Governor of Paraná
- In office July 4, 1973 – August 11, 1973
- Preceded by: Pedro Viriato Parigot
- Succeeded by: Emílio Hoffmann Gomes

Personal details
- Born: July 22, 1923 Irati, Paraná, Brazil
- Died: February 22, 2012 (aged 88) Curitiba, Paraná, Brazil

= João Mansur =

Brazilian politician (1923–2012)

João Mansur (July 22, 1923 – February 22, 2012) was a Brazilian politician who served as the Governor of Paraná from July 4, 1973, until August 11, 1973. Mansur, who was the chairman of the Parana state legislature at the time, became governor when his predecessor, Governor Pedro Viriato Parigot, died in office. He served as governor for a little over one month until the appointment of his successor, Emílio Hoffmann Gomes.

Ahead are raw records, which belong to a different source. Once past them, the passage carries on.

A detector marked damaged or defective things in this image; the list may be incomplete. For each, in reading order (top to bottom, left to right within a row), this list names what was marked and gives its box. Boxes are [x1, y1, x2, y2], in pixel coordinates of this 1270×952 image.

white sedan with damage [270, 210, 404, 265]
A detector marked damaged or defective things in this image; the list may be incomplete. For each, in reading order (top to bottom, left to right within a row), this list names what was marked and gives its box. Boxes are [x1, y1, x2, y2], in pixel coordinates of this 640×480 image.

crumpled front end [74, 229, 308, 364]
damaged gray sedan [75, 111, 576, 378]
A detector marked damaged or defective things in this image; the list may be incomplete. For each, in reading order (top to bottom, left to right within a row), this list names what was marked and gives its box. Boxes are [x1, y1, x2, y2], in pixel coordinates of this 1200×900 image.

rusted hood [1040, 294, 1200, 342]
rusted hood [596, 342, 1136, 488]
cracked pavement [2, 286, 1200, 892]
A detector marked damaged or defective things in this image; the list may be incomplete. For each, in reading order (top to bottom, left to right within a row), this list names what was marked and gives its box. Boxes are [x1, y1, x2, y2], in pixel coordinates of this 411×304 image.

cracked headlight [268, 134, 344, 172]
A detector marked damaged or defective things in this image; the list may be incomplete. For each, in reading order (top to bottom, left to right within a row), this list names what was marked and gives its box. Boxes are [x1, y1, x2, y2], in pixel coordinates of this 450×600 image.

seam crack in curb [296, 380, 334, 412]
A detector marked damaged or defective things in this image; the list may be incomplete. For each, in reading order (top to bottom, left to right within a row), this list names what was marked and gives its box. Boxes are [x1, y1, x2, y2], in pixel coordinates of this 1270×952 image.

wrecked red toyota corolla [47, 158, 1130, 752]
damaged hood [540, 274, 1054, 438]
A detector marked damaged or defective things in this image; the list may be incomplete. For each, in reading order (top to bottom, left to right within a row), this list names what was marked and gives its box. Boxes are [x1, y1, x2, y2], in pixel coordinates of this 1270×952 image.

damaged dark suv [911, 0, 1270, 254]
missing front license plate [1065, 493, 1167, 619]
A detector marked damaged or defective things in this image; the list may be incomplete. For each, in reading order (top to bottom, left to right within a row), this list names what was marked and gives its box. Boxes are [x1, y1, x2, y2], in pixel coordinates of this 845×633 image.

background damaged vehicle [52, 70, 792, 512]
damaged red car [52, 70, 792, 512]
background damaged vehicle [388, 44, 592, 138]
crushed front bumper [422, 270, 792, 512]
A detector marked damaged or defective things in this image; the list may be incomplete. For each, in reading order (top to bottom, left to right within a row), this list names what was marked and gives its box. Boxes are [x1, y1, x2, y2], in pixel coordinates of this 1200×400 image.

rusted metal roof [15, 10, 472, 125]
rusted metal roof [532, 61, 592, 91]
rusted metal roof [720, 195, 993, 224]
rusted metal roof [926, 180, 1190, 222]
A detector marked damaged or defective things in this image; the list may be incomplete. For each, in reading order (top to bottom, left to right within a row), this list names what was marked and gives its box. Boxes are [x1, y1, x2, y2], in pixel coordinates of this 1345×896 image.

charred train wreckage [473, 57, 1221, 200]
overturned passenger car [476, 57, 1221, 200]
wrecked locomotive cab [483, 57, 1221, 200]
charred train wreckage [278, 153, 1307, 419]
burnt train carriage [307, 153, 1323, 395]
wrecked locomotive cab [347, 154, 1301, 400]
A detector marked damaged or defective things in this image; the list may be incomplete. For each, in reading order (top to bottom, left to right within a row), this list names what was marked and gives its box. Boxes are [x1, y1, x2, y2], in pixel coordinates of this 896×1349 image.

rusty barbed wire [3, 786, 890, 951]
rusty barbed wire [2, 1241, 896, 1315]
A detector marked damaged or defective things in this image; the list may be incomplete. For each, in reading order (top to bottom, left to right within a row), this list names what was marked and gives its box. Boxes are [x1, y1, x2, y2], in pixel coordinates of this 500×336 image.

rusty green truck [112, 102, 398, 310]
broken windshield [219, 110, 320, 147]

Mansur was a merchant before entering politics. Mansur began his political career in 1951, when he was elected an alderman in Irati, Paraná. He also served as the city's mayor. In 1958, Mansur was elected to the state legislature, where he served for five terms.

Mansur died in Curitiba, Paraná, on February 22, 2012, at the age of 88. He was buried at the Cemitério Parque Iguaçu in Curitiba. Governor Beto Richa declared three days of official mourning.